Regarding "How it works":
As usual, JB3DG is correct, it's a custom flight model/autopilot which completely bypasses the default AI engine - that is, it's very much a programming challenge, and not a scenery challenge (which is a good thing, as I know next to nothing about scenery). The ship-relative waypoints themselves not only need to be dynamically loaded, but need to have an intrinsic velocity vector, so that the aircraft flies to where the waypoint will be, rather than where it is now. This is not possible (as far as I know) with the default AI engine, so I made my own, which accepts moving waypoints. None of it is a secret, just SimConnect, a lot of arithmetical elbow-grease, and a willingness to bypass FSX's default engine whenever it can't provide the desired behavior.

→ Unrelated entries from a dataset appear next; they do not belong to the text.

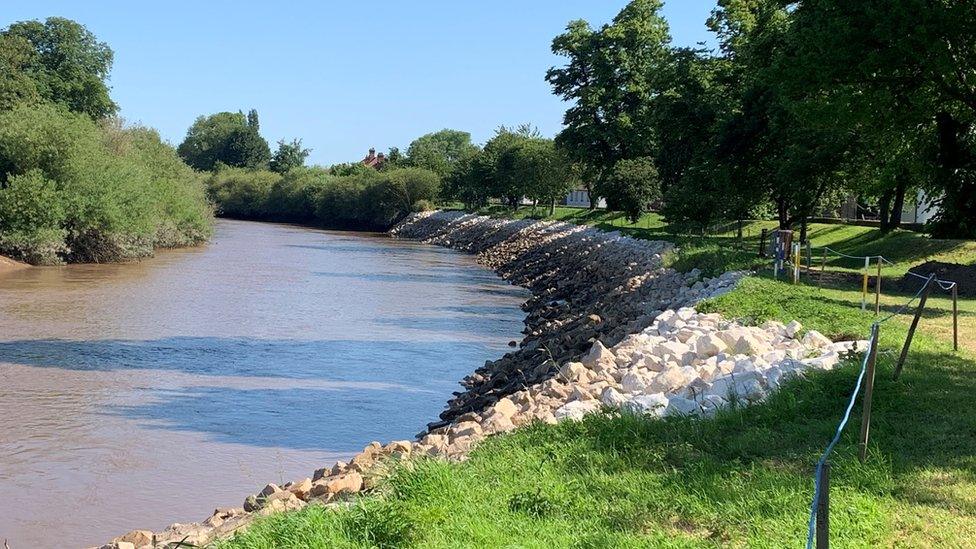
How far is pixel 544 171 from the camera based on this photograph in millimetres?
71562

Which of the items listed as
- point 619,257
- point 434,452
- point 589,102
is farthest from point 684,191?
point 434,452

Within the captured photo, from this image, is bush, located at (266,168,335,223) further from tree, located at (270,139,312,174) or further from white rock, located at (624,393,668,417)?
white rock, located at (624,393,668,417)

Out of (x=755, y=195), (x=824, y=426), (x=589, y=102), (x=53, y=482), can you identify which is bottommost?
(x=53, y=482)

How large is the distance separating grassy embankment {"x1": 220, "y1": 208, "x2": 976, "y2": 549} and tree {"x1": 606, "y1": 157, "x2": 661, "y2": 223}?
125 ft

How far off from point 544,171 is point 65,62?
119 ft

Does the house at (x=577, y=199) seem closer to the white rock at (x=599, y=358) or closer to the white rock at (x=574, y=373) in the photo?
the white rock at (x=599, y=358)

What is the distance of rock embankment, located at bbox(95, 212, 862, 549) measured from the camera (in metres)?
8.59

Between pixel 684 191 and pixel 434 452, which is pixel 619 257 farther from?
pixel 434 452

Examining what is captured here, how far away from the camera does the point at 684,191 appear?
3462cm

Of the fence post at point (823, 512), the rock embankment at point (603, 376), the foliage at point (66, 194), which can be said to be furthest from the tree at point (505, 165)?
the fence post at point (823, 512)

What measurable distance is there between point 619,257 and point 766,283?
1769 centimetres

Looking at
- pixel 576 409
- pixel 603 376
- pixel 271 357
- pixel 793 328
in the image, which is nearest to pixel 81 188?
pixel 271 357

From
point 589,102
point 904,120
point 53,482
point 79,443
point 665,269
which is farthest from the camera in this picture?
point 589,102

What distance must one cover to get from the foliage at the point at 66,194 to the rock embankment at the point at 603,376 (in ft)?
78.8
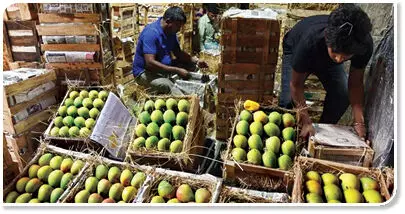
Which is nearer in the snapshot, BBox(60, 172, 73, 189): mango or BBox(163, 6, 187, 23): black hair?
BBox(60, 172, 73, 189): mango

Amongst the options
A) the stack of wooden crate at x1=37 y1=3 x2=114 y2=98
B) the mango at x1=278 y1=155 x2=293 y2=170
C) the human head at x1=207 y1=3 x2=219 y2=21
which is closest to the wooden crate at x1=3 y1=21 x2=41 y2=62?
the stack of wooden crate at x1=37 y1=3 x2=114 y2=98

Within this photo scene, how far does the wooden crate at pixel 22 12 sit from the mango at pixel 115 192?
2.26 meters

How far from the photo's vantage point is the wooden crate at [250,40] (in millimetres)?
3270

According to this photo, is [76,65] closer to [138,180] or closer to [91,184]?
[91,184]

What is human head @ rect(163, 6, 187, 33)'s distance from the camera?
159 inches

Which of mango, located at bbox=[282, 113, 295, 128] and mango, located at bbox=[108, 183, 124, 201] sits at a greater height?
mango, located at bbox=[282, 113, 295, 128]

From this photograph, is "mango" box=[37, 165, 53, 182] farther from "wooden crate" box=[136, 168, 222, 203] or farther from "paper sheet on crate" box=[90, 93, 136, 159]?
"wooden crate" box=[136, 168, 222, 203]

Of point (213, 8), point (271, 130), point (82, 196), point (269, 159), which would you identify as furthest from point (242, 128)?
point (213, 8)

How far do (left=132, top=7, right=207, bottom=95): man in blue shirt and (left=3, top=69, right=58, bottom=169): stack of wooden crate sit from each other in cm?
107

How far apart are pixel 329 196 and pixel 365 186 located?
0.27 metres

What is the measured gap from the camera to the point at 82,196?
95.0 inches

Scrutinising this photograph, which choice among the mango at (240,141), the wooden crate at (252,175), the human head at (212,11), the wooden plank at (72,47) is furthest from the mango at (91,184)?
the human head at (212,11)

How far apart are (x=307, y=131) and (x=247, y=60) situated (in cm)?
103
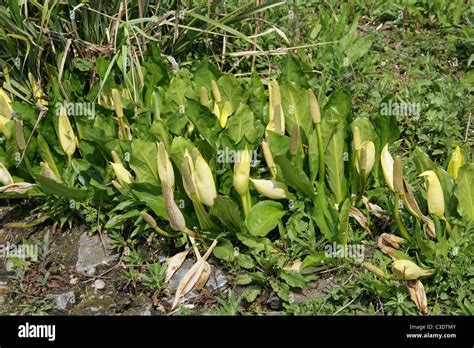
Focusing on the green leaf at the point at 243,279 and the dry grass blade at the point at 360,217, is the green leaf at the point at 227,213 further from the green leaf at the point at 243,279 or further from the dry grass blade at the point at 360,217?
the dry grass blade at the point at 360,217

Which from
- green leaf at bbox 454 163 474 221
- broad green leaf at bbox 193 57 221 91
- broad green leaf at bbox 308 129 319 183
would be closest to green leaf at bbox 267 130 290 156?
broad green leaf at bbox 308 129 319 183

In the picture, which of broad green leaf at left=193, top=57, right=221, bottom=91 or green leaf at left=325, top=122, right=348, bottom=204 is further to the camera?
broad green leaf at left=193, top=57, right=221, bottom=91

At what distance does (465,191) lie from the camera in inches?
141

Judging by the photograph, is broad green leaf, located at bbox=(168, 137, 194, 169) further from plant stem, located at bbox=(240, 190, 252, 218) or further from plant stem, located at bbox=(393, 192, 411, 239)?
plant stem, located at bbox=(393, 192, 411, 239)

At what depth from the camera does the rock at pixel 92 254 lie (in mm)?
3977

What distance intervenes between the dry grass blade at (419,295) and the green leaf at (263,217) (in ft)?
2.41

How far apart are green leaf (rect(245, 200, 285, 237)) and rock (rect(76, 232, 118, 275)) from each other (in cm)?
76

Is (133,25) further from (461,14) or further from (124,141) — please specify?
(461,14)

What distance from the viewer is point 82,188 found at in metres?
4.09

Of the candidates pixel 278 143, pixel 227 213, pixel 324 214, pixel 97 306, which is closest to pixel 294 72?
pixel 278 143

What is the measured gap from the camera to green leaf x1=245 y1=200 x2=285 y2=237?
12.4ft

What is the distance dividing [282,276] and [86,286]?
1.01 metres

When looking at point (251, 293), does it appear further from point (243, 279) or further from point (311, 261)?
point (311, 261)

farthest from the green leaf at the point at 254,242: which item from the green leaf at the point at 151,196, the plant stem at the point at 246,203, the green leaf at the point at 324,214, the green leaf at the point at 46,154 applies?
the green leaf at the point at 46,154
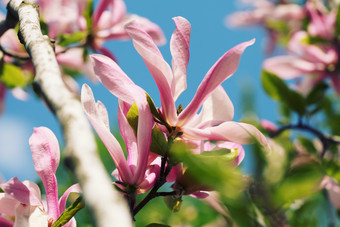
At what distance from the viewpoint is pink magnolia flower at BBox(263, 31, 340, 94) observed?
1625 millimetres

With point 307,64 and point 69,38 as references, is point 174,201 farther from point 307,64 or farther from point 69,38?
point 307,64

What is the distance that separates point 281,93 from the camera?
134cm

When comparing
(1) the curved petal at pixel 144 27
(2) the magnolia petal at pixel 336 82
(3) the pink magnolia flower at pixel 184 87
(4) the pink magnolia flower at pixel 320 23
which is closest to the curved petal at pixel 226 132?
(3) the pink magnolia flower at pixel 184 87

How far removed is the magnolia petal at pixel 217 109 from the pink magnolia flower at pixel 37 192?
219mm

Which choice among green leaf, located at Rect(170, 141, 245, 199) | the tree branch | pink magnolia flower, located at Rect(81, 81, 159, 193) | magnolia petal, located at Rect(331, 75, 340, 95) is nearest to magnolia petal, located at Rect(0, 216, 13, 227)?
pink magnolia flower, located at Rect(81, 81, 159, 193)

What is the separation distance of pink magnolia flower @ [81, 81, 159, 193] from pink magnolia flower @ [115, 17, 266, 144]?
0.02 m

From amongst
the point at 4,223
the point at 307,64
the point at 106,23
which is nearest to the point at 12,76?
→ the point at 106,23

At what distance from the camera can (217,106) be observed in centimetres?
60

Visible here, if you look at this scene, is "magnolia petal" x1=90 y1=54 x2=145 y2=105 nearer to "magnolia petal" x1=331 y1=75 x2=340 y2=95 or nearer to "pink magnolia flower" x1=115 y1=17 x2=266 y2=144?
"pink magnolia flower" x1=115 y1=17 x2=266 y2=144

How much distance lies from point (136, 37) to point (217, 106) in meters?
0.18

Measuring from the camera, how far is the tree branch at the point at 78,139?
22 cm

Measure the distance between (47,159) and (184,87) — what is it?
223 millimetres

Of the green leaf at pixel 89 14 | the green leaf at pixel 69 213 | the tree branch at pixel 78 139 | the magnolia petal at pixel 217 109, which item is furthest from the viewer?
the green leaf at pixel 89 14

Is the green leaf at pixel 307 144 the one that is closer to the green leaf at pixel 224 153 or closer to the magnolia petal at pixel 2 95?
the green leaf at pixel 224 153
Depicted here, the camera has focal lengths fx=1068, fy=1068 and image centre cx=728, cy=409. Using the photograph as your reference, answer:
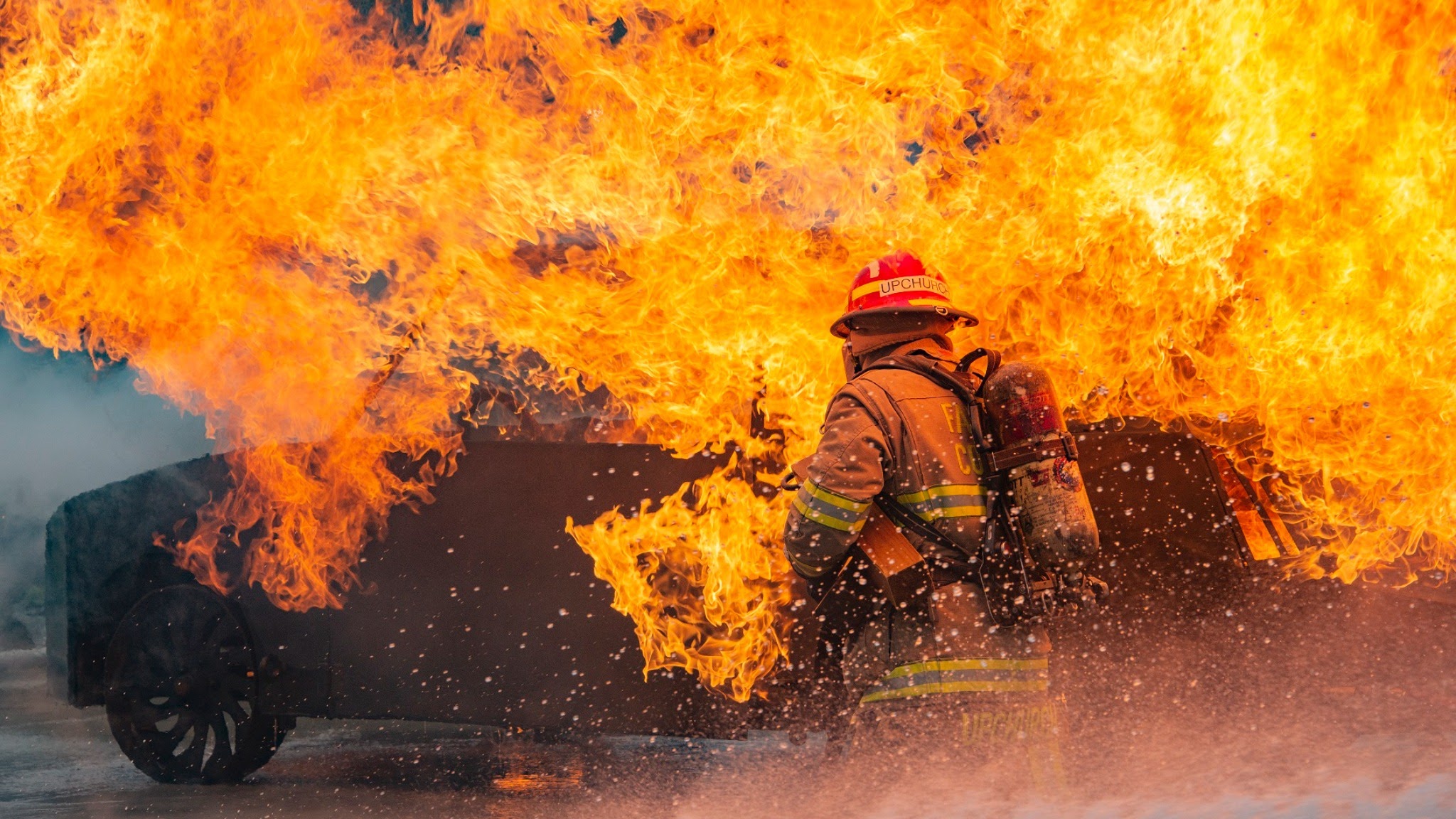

Regarding payware stuff in the showroom:
We have released an SDK which will allow any ship developer to equip their ships with our tech. Getting AI on the carriers took me a large amount of work to figure it all out, primarily because it is predicated on having custom arresting gear, catapults, and meatball/LSO/guidance system that are built from the ground up to be used by any airplane, whether user or AI. These systems have to be aware of certain aspects of aircraft and carrier geometry, and then do a lot of math to get everything to line up, look right, and behave correctly. That was the tricky bit. After that it's just building an AI flight model/autopilot/guidance system, tweaking/tuning it to make it look more realistic (which I'll still be doing for a long time to come), and then just letting it ride the meatball and catch the wires exactly the same way as the user aircraft does. Due to the fact that it's not a trick requiring some special knowledge or smarts to implement, rather, established sim programming techniques combined with a large number of lines of code and many hours of effort, it makes more sense to release a module and publish an SDK for it, and let others make use of it that way, rather than attempting to outline all the techniques or just dumping the code. Using the CEX SDK, you provide certain aspects of your carrier geometry and an invisible taxi/parking map for the carrier deck (basically equivalent to AFCAD for carriers), etc., and then let the CEX module do all the trig behind the scenes to make everything work.
Regarding AI helicopters landing on ships/scenery:
Of course it's possible, using the exact same techniques! I can reuse a large percentage of my fixed-wing code, and it is definitely up there in my medium-term queue of things to do.
It's just a matter of building a new (simpler) terminal guidance system and a different AI flight model/AP, and of course cats/gear aren't needed (though there is RAST, which I doubt I'll be able to resist having a go at eventually).